TRECHO SELECIONADO →
“RACISTA, EU?”

Das manifestações individuais às estruturais, a existência que está em jogo é sempre a nossa.

Digamos que você esteja certa. Você, pessoa que acredita sinceramente que não é racista. Que para completar, ainda acredita que não há racismo no Brasil ou que, se há algum racismo por aqui, certamente ele é expresso em casos isolados e de uma forma muito mais branda do que em outros lugares do mundo. 

Desafiemos a lógica então. Se no Brasil não há racismo, por que ainda vemos pessoas utilizando a expressão “tinha que ser preto mesmo, viu!”, ou, para retirar do enunciado o pesado termo “preto”, “fizemos realmente um trabalho de gente branca, um trabalho perfeito”? Observe que expressões com esse teor não são nada incomuns, são até mesmo corriqueiras. Um tio meu que se considerava branco e que nos amava imensamente, disse certa vez que meu pai “era pretinho, mas era trabalhador”. Ainda que não tenhamos deixado de amar meu tio por isso, a expressão não passou despercebida por mim. Ela denota um estigma racista, segundo o qual ser preto é uma condição negativa que, às vezes, pode ser redimida por determinadas condutas ou determinados aspectos. No caso da fala do meu tio, a pessoa é afeita ao trabalho apesar de ser preta (que segundo a ideologia racista é indolente por natureza). 

A utilização de frases desse tipo evidenciam estereótipos que compõem o imaginário dos indivíduos, mas que de maneira alguma estão isolados. Seria mais correto tratá-los então, como parte de um imaginário coletivo. Um conjunto de ideias preconceituosas que cumpre o papel de naturalizar tratamentos discriminatórios.

INFORMAÇÕES REGISTRADAS →
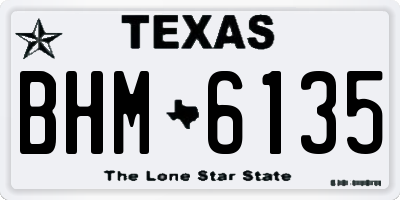 TX license plate BHM6135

TAREFAS A REALIZAR →
A. No texto sobre racismo, o que o tio disse certa vez a respeito do pai de quem escreve?
B. Reescreva o trecho do texto sobre racismo de "Digamos que você" até "lugares do mundo.", substituindo "racismo" por "preconceito racial".
A listagem não tem nenhuma relação com o que se pede aqui.

RESPOSTAS POR TAREFA →
A. Disse que o pai "era pretinho, mas era trabalhador".

B.
Digamos que você esteja certa. Você, pessoa que acredita sinceramente que não é racista. Que para completar, ainda acredita que não há preconceito racial no Brasil ou que, se há algum preconceito racial por aqui, certamente ele é expresso em casos isolados e de uma forma muito mais branda do que em outros lugares do mundo.